• _SHORT PROBLEM_
In the records below, substitute "closest" for "nearest" and leave all other text unchanged.
START
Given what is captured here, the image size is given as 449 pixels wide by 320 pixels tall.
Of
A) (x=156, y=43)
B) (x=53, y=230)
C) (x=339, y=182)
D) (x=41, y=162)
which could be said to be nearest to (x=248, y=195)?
END
• _CORRECT RESULT_
Given what is captured here, the image size is given as 449 pixels wide by 320 pixels tall.
Of
A) (x=156, y=43)
B) (x=53, y=230)
C) (x=339, y=182)
D) (x=41, y=162)
which could be said to be closest to (x=248, y=195)?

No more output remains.